» Je demande alors à parler... Je répéterai le mot si typique du colonel Henry ; on veut la lumière : « Allons-y ! »
» Au moment de l’interpellation Castelin, il s’est produit un fait que je tiens à signaler. On a eu, au Ministère de la Guerre, la preuve absolue de la culpabilité de Dreyfus. Et cette preuve, je l’ai vue !
» Au moment de cette interpellation, il est arrivé, au Ministère de la Guerre, un papier dont l’origine ne peut être contestée et qui dit — je vous dirai ce qu’il y a dedans : « Il va se produire une interpellation sur l’affaire Dreyfus. Ne dites jamais les relations que nous avons eues avec ce juif. »
» Je l’affirme sur mon honneur, et j’en appelle à M. le général de Boisdeffre pour appuyer ma déposition.

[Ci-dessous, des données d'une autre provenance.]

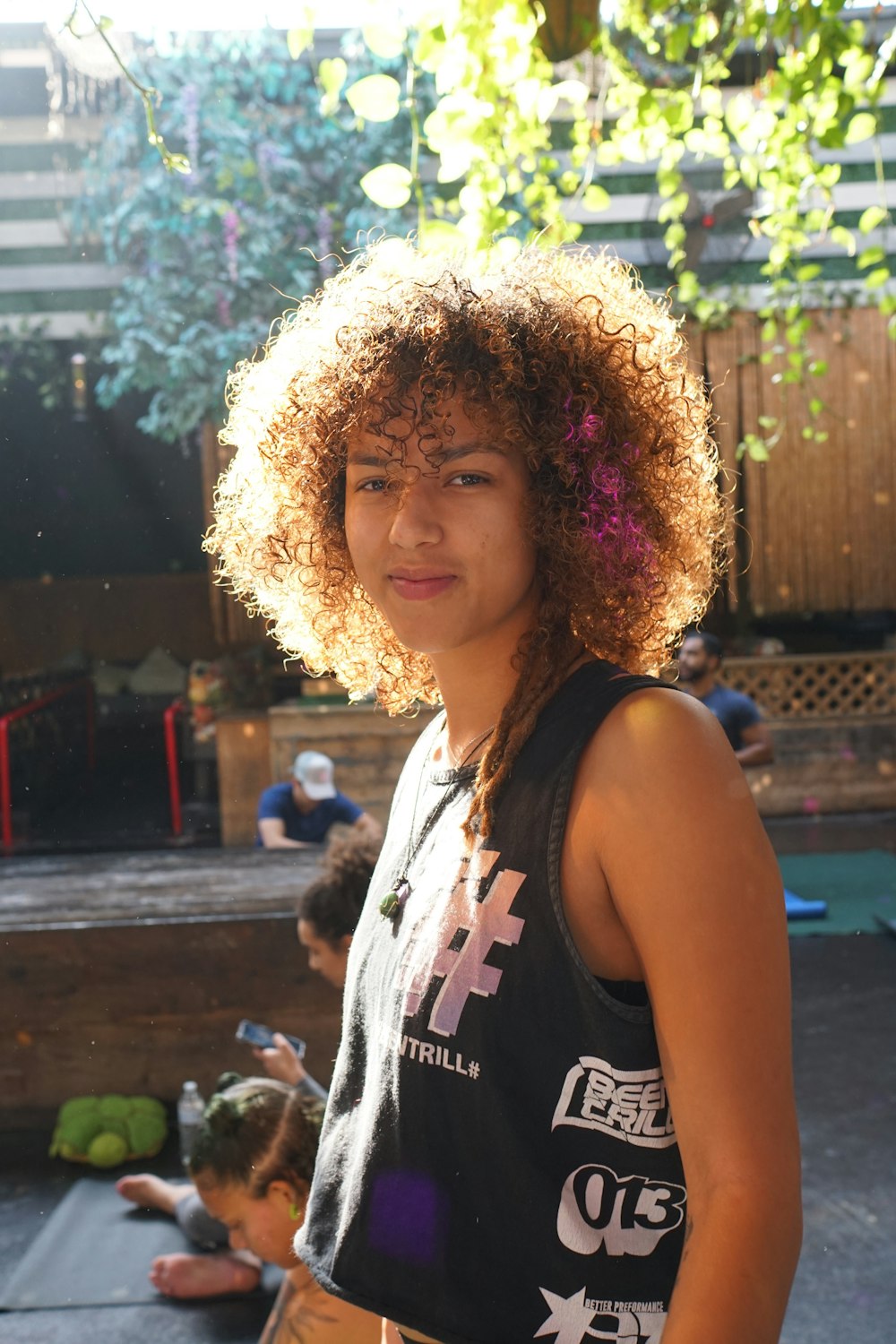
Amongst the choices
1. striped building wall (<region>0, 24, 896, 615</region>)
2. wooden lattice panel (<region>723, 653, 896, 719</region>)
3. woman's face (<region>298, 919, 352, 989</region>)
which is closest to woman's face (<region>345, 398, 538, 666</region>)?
woman's face (<region>298, 919, 352, 989</region>)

» Voilà ce que je voulais dire. »
Sur le visage de celui qui sait tout, quelque chose d’indéfinissable a passé. Et dans la foule des exclamations, des cris, des bravos, des défis, des insultes, nous demeurons irréductibles, méfiants, dans l’attente...
Labori, Clemenceau se dressent au banc de la défense :
— Cette pièce, qu’on l’apporte ! Le fait est postérieur au jugement de 1894. Il n’y a pas de huis-clos. Un document, quel qu’il soit, ne constitue pas une preuve, s’il n’a pas été discuté. Les affirmations, les paroles de soldat ne suffisent pas ! C’est trop d’équivoques à la fin.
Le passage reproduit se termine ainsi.